TEXT EXCERPT:
☆ ☆ ☆ ☆

That experience in the CIS program helped cultivate an understanding of both the business and the technology sides of her career path. Jayna explains, “It is not all coding and server rooms but a lot of paperwork, emails, and negotiation. Working in consulting, I have to present my knowledge in the form of a proposal with much legal language thrown in, too.” These soft skills gained in her classes at the College have proven as essential as any data tools she learned. “Knowing economics, marketing, and how to put technology into layman’s terms is invaluable to completing anything in my field beyond groundwork.”

While the business component to Jayna’s education has served her well at Dean Dorton, her love of technology inspired her to pursue a degree in CIS. “I decided to attend the College of Business because I wanted to understand technology from a business perspective so that I could make a difference with the technology I interacted with and not just code or manage systems. Being in technology himself, my father inspired me to pursue a career in technology,” reflects Jayna. “He always filled the house with the newest gadgets and took time to explain (at my level) what each piece of technology or software did and how it did it. Through
years of talking with him about his work [in IT] and the world around us, I figured out that the biggest impact I could have on the world would be working in technology – it is the thread that holds everything together in our modern world.”

As her career with Dean Dorton may be at its start, Jayna is already planning to dive deeper into the cybersecurity field. The path ahead is wide open but she offers some timely advice for undergrads in their final years. “Find someone in your place of work or career that can help you along in the transition. It is not easy to go from a college kid to a full, proper employee at any company. You will have a new life dynamic to figure out and will need someone to support you at work. Also, invest in an underclassman
and share the wisdom you learned in your years. You never know how your experiences will help another student succeed.”

☆ ☆ ☆ ☆

A block of data:
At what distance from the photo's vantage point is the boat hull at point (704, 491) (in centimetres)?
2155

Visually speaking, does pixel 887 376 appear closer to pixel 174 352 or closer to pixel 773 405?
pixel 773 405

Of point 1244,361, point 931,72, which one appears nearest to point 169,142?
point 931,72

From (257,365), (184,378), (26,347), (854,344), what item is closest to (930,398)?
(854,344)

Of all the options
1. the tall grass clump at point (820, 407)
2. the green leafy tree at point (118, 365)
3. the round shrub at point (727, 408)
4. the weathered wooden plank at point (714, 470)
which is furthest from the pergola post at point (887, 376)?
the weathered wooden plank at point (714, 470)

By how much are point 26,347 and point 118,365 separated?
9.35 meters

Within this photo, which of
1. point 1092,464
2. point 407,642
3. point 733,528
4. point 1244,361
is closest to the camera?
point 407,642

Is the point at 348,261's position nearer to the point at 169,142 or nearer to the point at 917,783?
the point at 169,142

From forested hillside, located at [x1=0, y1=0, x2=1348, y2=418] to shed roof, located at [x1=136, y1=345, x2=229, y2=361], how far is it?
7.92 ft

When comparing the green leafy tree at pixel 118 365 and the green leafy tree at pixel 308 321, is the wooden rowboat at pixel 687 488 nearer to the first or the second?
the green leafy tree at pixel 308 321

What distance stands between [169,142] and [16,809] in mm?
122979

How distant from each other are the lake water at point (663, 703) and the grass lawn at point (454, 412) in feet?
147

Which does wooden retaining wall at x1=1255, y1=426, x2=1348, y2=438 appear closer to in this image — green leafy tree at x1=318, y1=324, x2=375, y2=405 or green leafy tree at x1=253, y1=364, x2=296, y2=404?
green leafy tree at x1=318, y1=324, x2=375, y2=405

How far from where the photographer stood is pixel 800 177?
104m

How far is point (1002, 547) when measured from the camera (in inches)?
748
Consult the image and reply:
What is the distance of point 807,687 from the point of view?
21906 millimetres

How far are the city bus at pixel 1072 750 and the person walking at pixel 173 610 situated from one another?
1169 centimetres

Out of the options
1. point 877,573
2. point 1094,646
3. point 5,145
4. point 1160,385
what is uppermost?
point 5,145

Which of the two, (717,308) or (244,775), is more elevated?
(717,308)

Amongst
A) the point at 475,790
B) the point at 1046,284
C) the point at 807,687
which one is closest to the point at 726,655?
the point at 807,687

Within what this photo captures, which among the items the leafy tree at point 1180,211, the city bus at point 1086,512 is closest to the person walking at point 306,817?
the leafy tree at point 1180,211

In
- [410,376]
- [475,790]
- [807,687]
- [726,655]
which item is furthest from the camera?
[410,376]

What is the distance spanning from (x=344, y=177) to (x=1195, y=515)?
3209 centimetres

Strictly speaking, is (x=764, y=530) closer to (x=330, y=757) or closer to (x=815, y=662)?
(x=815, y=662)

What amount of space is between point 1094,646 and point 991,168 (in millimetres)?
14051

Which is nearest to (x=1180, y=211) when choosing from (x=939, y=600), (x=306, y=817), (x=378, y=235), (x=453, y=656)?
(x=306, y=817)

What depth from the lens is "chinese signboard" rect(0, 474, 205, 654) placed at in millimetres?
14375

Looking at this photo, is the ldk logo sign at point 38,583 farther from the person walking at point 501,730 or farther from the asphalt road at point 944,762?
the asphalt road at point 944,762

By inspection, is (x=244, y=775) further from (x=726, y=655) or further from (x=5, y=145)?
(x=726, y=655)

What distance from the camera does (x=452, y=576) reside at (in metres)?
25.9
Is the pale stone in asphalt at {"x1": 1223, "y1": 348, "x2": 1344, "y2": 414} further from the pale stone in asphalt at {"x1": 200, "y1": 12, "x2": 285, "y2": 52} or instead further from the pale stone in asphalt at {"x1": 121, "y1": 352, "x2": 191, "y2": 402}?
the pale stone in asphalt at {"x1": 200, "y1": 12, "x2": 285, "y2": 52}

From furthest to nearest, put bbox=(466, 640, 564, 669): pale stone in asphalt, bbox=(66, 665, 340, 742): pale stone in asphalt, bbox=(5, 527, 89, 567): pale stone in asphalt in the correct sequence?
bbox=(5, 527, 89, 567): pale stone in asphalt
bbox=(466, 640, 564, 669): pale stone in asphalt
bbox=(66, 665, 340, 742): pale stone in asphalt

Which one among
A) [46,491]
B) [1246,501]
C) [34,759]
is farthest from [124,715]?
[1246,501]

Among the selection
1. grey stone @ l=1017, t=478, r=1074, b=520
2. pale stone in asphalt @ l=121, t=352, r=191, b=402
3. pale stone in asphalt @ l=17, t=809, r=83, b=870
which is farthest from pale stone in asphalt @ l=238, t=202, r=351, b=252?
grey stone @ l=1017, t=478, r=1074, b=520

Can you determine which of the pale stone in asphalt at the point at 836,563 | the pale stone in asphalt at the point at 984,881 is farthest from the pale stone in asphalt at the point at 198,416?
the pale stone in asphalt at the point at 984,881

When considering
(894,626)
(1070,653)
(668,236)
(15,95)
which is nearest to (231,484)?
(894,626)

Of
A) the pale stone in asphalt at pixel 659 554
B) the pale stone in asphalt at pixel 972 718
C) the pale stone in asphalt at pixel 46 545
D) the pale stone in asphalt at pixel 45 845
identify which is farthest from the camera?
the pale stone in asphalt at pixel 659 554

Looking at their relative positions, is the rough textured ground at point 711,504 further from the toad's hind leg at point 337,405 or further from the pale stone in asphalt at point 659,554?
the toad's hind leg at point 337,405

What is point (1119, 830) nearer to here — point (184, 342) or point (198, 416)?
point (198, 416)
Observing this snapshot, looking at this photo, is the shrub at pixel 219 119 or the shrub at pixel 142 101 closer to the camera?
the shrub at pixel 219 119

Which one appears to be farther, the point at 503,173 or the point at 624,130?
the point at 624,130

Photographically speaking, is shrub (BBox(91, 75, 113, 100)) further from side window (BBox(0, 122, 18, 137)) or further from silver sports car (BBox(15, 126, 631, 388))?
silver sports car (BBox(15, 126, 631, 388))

☆ ☆ ☆ ☆

WHAT YOU WILL DO: In the profile of Jayna, which field does she plan to dive deeper into? You don't need the records for this.

CORRECT OUTPUT: Cybersecurity.